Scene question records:
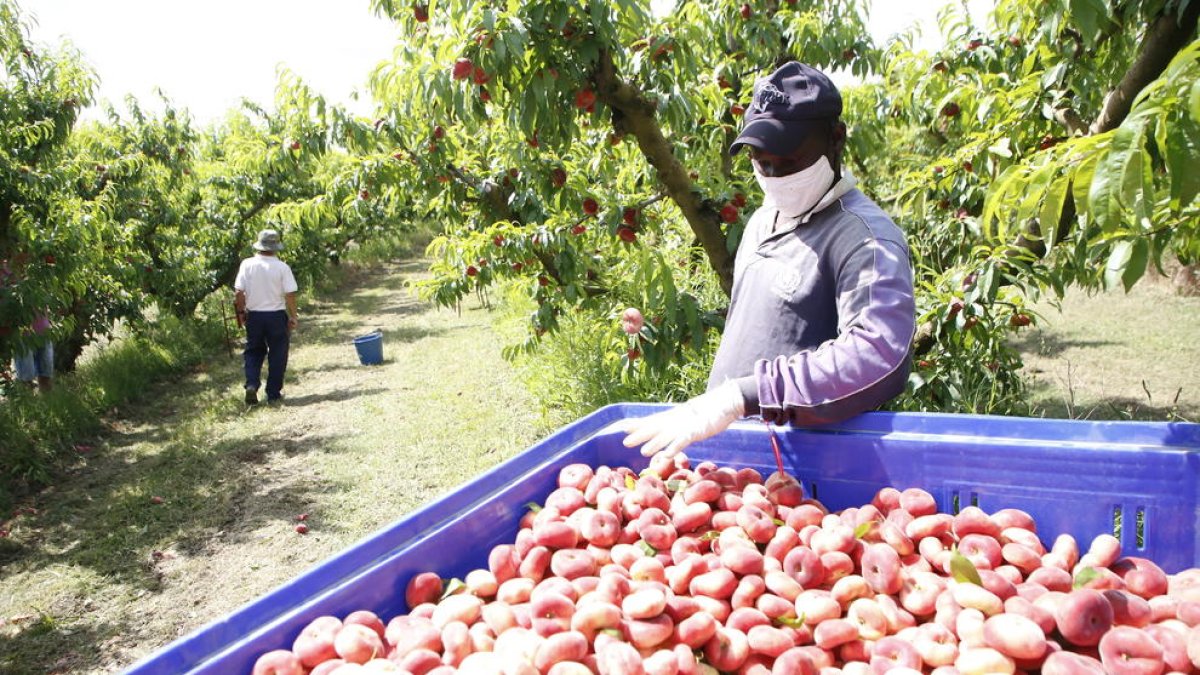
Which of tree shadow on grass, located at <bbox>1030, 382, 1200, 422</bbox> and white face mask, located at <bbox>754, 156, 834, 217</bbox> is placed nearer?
white face mask, located at <bbox>754, 156, 834, 217</bbox>

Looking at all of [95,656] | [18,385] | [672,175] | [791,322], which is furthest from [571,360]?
[18,385]

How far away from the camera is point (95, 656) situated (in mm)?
2984

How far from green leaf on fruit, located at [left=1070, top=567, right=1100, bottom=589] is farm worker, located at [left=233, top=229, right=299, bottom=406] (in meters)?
7.03

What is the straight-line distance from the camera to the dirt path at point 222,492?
10.8ft

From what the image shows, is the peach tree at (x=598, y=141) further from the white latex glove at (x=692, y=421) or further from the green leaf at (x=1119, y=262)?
the green leaf at (x=1119, y=262)

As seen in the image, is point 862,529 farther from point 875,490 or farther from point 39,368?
point 39,368

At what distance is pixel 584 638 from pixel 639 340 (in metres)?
2.61

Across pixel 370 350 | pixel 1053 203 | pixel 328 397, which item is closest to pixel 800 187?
pixel 1053 203

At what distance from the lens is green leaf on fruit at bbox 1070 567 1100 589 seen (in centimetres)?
111

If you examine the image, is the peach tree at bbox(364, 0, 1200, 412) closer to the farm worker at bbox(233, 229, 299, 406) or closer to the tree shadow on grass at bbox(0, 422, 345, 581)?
the tree shadow on grass at bbox(0, 422, 345, 581)

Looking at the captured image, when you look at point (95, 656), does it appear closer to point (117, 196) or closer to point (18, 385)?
point (18, 385)

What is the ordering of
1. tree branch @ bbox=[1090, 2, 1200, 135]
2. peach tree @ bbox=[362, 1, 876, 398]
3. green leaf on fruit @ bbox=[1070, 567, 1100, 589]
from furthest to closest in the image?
peach tree @ bbox=[362, 1, 876, 398], tree branch @ bbox=[1090, 2, 1200, 135], green leaf on fruit @ bbox=[1070, 567, 1100, 589]

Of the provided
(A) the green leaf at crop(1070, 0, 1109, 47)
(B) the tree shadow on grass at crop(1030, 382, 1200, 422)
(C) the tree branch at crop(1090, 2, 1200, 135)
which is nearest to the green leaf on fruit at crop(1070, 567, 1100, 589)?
(A) the green leaf at crop(1070, 0, 1109, 47)

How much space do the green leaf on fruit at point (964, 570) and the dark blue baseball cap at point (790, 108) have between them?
93 cm
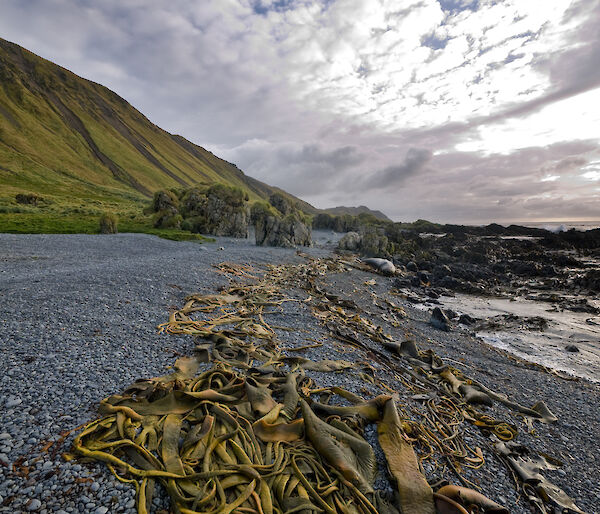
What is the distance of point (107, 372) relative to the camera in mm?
3619

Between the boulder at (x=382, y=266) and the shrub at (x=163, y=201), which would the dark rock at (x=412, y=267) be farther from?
the shrub at (x=163, y=201)

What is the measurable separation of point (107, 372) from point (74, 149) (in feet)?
370

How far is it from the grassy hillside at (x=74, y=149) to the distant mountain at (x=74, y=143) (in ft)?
0.64

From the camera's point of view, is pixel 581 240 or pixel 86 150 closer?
pixel 581 240

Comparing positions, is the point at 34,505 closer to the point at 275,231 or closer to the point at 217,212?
the point at 275,231

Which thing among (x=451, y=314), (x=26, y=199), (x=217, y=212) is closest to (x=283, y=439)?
(x=451, y=314)

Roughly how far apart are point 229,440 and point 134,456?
2.63ft

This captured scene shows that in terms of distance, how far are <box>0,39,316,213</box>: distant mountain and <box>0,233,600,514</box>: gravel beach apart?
44003mm

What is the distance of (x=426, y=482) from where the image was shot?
8.81ft

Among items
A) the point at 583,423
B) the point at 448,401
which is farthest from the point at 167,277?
the point at 583,423

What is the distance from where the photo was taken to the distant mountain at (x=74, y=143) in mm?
59312

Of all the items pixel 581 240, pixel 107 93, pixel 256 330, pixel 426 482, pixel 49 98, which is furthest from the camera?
pixel 107 93

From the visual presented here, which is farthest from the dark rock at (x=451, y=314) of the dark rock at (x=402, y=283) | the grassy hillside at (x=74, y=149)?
the grassy hillside at (x=74, y=149)

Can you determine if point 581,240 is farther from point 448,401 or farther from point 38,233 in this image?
point 38,233
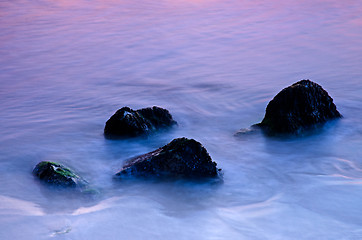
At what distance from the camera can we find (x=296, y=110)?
5.20m

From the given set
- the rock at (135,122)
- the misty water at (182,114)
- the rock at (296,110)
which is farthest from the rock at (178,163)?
the rock at (296,110)

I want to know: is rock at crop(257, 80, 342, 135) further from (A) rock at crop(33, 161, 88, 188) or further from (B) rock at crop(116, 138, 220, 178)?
(A) rock at crop(33, 161, 88, 188)

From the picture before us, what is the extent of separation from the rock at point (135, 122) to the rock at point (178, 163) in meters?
0.95

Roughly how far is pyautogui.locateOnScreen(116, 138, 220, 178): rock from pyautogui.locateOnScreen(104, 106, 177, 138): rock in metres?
0.95

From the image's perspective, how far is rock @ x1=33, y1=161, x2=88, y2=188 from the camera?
12.8 ft

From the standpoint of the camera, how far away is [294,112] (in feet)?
17.1

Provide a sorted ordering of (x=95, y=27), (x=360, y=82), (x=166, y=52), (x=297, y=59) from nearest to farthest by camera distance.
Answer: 1. (x=360, y=82)
2. (x=297, y=59)
3. (x=166, y=52)
4. (x=95, y=27)

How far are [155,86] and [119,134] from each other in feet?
8.52

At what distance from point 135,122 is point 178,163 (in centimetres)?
119

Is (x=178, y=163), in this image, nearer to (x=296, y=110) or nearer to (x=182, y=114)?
(x=296, y=110)

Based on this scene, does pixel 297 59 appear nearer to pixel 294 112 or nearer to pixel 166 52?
pixel 166 52

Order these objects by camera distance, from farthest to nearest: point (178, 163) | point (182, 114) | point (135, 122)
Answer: point (182, 114)
point (135, 122)
point (178, 163)

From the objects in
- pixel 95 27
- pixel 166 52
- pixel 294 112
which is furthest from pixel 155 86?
pixel 95 27

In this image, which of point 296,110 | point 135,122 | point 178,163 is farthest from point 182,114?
point 178,163
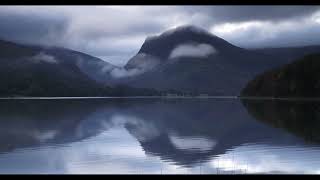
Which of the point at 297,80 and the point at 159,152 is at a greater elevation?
the point at 297,80

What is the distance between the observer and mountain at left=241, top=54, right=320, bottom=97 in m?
165

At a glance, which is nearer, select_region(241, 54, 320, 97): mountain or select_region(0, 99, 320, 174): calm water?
select_region(0, 99, 320, 174): calm water

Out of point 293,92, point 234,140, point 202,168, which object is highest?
point 293,92

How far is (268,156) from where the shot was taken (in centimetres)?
2367

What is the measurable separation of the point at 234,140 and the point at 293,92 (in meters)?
144

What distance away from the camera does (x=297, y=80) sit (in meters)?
171

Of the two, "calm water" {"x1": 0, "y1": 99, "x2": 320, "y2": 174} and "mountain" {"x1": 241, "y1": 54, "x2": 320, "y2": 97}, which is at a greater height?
"mountain" {"x1": 241, "y1": 54, "x2": 320, "y2": 97}

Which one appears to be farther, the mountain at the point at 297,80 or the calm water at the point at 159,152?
the mountain at the point at 297,80

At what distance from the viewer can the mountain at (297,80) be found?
16475 centimetres

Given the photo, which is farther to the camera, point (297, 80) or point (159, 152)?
point (297, 80)

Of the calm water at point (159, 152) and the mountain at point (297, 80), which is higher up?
the mountain at point (297, 80)
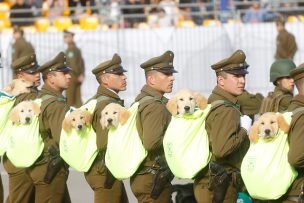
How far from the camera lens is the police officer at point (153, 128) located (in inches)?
386

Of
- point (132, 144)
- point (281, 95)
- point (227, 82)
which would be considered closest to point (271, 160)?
point (227, 82)

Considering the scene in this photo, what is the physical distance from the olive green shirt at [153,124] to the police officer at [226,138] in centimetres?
48

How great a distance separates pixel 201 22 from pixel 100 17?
6.85ft

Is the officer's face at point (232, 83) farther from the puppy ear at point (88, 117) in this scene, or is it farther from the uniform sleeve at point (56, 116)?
the uniform sleeve at point (56, 116)

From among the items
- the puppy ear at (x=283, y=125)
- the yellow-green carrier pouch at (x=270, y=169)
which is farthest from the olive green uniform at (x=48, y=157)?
the puppy ear at (x=283, y=125)

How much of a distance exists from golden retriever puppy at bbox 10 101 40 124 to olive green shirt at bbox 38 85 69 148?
0.23ft

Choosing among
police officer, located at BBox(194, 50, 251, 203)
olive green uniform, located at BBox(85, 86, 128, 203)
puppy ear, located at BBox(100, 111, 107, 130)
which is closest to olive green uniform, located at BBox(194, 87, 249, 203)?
police officer, located at BBox(194, 50, 251, 203)

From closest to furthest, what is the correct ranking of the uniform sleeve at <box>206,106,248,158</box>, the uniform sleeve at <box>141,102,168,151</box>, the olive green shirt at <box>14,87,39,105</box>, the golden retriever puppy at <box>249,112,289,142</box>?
the golden retriever puppy at <box>249,112,289,142</box>
the uniform sleeve at <box>206,106,248,158</box>
the uniform sleeve at <box>141,102,168,151</box>
the olive green shirt at <box>14,87,39,105</box>

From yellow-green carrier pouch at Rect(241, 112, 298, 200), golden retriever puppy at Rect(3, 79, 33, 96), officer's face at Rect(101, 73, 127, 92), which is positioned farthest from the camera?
golden retriever puppy at Rect(3, 79, 33, 96)

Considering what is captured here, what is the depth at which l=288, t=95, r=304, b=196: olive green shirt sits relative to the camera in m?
8.30

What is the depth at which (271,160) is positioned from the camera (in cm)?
852

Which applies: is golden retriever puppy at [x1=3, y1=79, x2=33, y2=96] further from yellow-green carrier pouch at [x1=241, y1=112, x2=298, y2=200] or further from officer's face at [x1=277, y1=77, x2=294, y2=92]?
yellow-green carrier pouch at [x1=241, y1=112, x2=298, y2=200]

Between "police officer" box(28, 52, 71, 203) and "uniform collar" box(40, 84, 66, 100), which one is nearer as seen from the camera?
"police officer" box(28, 52, 71, 203)

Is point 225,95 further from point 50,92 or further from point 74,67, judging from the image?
point 74,67
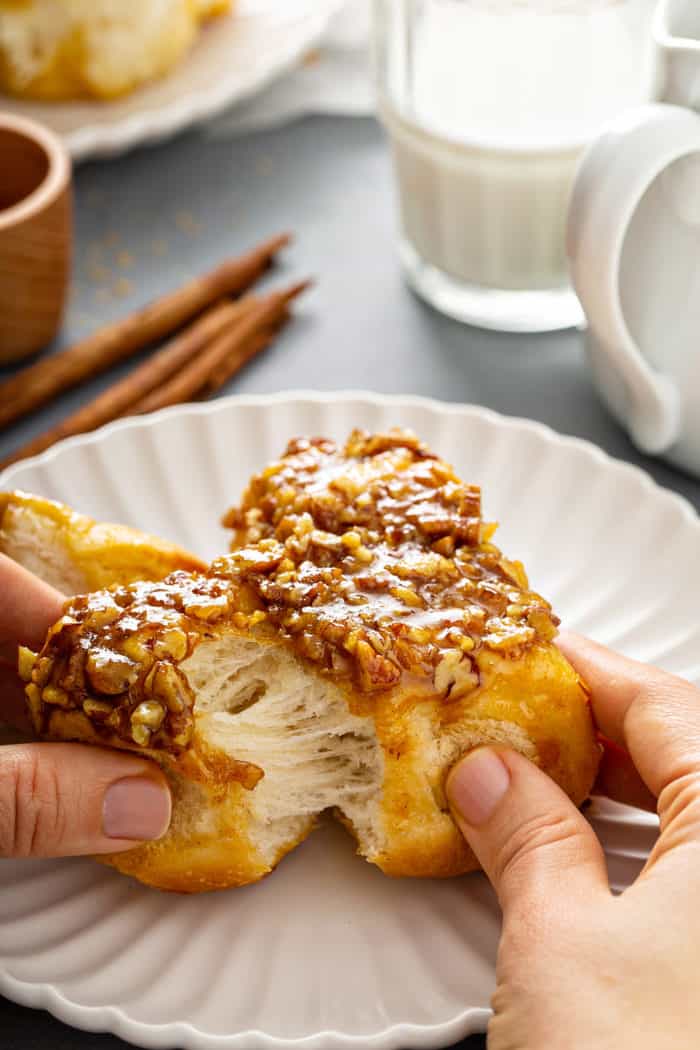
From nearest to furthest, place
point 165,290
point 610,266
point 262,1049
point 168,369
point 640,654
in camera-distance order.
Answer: point 262,1049 < point 640,654 < point 610,266 < point 168,369 < point 165,290

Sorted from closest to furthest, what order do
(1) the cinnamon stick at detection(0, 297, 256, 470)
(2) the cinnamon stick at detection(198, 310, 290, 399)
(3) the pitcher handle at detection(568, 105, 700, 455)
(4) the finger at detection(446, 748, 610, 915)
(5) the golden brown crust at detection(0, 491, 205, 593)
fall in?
(4) the finger at detection(446, 748, 610, 915)
(5) the golden brown crust at detection(0, 491, 205, 593)
(3) the pitcher handle at detection(568, 105, 700, 455)
(1) the cinnamon stick at detection(0, 297, 256, 470)
(2) the cinnamon stick at detection(198, 310, 290, 399)

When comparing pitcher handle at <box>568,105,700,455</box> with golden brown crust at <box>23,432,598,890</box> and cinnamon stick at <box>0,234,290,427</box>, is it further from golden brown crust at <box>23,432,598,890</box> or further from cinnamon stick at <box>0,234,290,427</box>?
cinnamon stick at <box>0,234,290,427</box>

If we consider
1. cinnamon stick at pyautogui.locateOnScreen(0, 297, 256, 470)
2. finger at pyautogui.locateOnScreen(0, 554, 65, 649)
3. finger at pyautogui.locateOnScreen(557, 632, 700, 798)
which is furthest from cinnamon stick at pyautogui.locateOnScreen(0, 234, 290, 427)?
finger at pyautogui.locateOnScreen(557, 632, 700, 798)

> **REQUIREMENT**
Your task is to quote exactly the lines from the one with "Is point 225,95" through the end of the material, both included, without reproducing any pictures.

> **WORKED SOLUTION**
Is point 225,95 further from point 50,92 or further from point 74,67, judging from the image?
point 74,67
From nearest to furthest, place
point 165,290
point 610,266
point 262,1049
point 168,369
point 640,654
in camera-distance order.
Answer: point 262,1049 < point 640,654 < point 610,266 < point 168,369 < point 165,290

Sorted from closest to furthest, what order do
(1) the cinnamon stick at detection(0, 297, 256, 470)
(2) the cinnamon stick at detection(198, 310, 290, 399)
(3) the pitcher handle at detection(568, 105, 700, 455)
(4) the finger at detection(446, 748, 610, 915)
(5) the golden brown crust at detection(0, 491, 205, 593)
fall in?
(4) the finger at detection(446, 748, 610, 915)
(5) the golden brown crust at detection(0, 491, 205, 593)
(3) the pitcher handle at detection(568, 105, 700, 455)
(1) the cinnamon stick at detection(0, 297, 256, 470)
(2) the cinnamon stick at detection(198, 310, 290, 399)

When comparing pitcher handle at <box>568,105,700,455</box> with golden brown crust at <box>23,432,598,890</box> and cinnamon stick at <box>0,234,290,427</box>, is it further from golden brown crust at <box>23,432,598,890</box> or further from cinnamon stick at <box>0,234,290,427</box>?
cinnamon stick at <box>0,234,290,427</box>

If we consider
1. cinnamon stick at pyautogui.locateOnScreen(0, 297, 256, 470)
2. finger at pyautogui.locateOnScreen(0, 554, 65, 649)
3. finger at pyautogui.locateOnScreen(557, 632, 700, 798)
which is furthest from cinnamon stick at pyautogui.locateOnScreen(0, 234, 290, 427)?
finger at pyautogui.locateOnScreen(557, 632, 700, 798)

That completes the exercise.